ということが、もしかしたらみなさんが来週からできるアクションなんじゃないかなと思うわけです。

例えばこのルールがわかったら、相手を動かすことができる、チームマネジメントできているチームが作っている資料は、1スライドの平均文字数は120文字ですよ。全国では385文字。ほら、感情共有できているから短い言葉で伝わっているじゃないですか。

作成時間も少ないですよ。PowerPointを作るのはAIを使っていますよ。僕も800個以上の機能を知っていますから、PowerPointを作るのは得意ですよ。でも作らないですよ。今やめることを決めていますから。

ということで、今回の資料も実はAIが作っています。ただ、マイクロソフトに気を使うと、「ChatGPT」で作ったとか、「(Microsoft )Copilot」で作ったと言いたいんですけど、ちょっとまだクオリティ的にね……。なので、いろいろなものを使っています。

「イルシル」を使ったり、「Claude」を使ったり、そういったAIを使って、いかに人間が作らないようにするかがポイントなのかなと思うわけです。写真を撮っている方がいっぱいいらっしゃいますが、それはAIが作ったやつですよ。

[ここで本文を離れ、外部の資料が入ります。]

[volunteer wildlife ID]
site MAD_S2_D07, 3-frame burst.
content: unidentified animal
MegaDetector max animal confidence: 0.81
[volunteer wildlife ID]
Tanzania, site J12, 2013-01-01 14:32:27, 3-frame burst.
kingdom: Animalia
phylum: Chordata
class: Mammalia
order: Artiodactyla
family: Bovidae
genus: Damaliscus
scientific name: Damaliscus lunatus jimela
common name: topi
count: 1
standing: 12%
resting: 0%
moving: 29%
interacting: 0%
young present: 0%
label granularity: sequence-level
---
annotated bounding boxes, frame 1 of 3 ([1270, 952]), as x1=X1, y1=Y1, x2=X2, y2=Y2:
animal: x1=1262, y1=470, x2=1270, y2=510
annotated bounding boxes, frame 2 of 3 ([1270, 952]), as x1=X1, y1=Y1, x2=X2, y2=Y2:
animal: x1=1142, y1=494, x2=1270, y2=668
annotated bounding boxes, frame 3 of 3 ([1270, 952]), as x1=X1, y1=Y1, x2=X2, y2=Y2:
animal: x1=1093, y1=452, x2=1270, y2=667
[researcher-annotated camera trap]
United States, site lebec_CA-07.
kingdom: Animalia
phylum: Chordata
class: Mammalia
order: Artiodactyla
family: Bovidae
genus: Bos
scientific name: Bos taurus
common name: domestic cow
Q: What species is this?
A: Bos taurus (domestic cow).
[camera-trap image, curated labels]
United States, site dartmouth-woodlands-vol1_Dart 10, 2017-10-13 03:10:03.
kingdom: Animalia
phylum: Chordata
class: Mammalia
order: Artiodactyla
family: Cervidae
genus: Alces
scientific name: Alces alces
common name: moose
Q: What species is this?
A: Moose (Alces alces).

ということで、みなさんにお約束したことがあるんですけど、覚えている方はいます? 僕はもう秒単位でピッタリやめるという約束をしているんですよ。資料も出したし、本も出したし、秒単位で終えているし、僕は3つ約束を守ったので、ぜひみなさんも今日聴いて終わりではなくて、ぜひ行動してください。

ということで、私の講演は以上です。ありがとうございます。